Essoufflement de l’effet de rattrapage post-covid et effet prix salvateur
Le chiffre d’affaires du macro-secteur de l’information-communication a augmenté de 10% en 2022. Plusieurs moteurs ont alimenté cette croissance. Les dépenses des entreprises dans les technologies d’information et de communication (TIC) sont restées élevées en valeur, a fortiori dans un contexte d’augmentation de la facture énergétique des fournisseurs de services cloud et de revalorisation tarifaire de nombreux logiciels d’entreprises (les éditeurs ont également dû faire face à de fortes pressions salariales de la part des profils tech). Dans un autre registre, le marché publicitaire a récupéré en 2022 du terrain perdu lors de la crise sanitaire sans toutefois son niveau d’avant-crise. Il faut dire que la dégradation des perspectives économiques tend à freiner les investissements de communication des annonceurs. Les régies publicitaires de médias (traditionnels et digitaux) ont elles aussi fini l’année en hausse, portées par l’effet de rattrapage du marché publicitaire.

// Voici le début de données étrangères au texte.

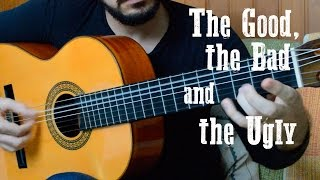 The Good, the Bad and the Ugly theme - Fingerstyle Guitar (Marcos Kaiser) #89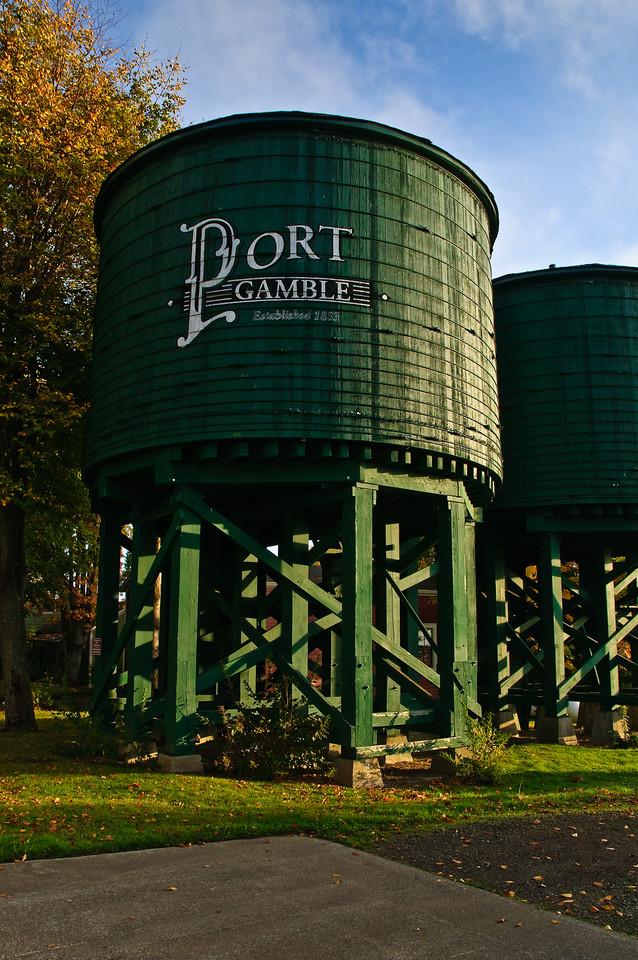 Port Gamble Water Tank in Fall.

Les éditeurs de logiciels porteront l’essentiel de la croissance en 2023
La croissance du macro-secteur ralentira en 2023 (+5,9% selon Xerfi). L’essoufflement de l’effet de rattrapage post-covid se heurtera à la persistance d’un climat économique dégradé (inflation sur l’énergie et l’alimentaire, pressions sur le pouvoir d’achat des ménages, ralentissement de la consommation, etc.). Ces perspectives risquent d‘impacter principalement le marché publicitaire : les annonceurs vont en effet limiter leurs investissements publicitaires dans un contexte de consommation déprimée. Du côté des TIC, la demande en prestations et logiciels d’entreprises restera en effet soutenue et portera l’essentiel de la croissance du macro-secteur. La migration vers le cloud favorisera la croissance des revenus des éditeurs de logiciels SaaS et des prestataires qui piloteront la transformation numérique des sociétés.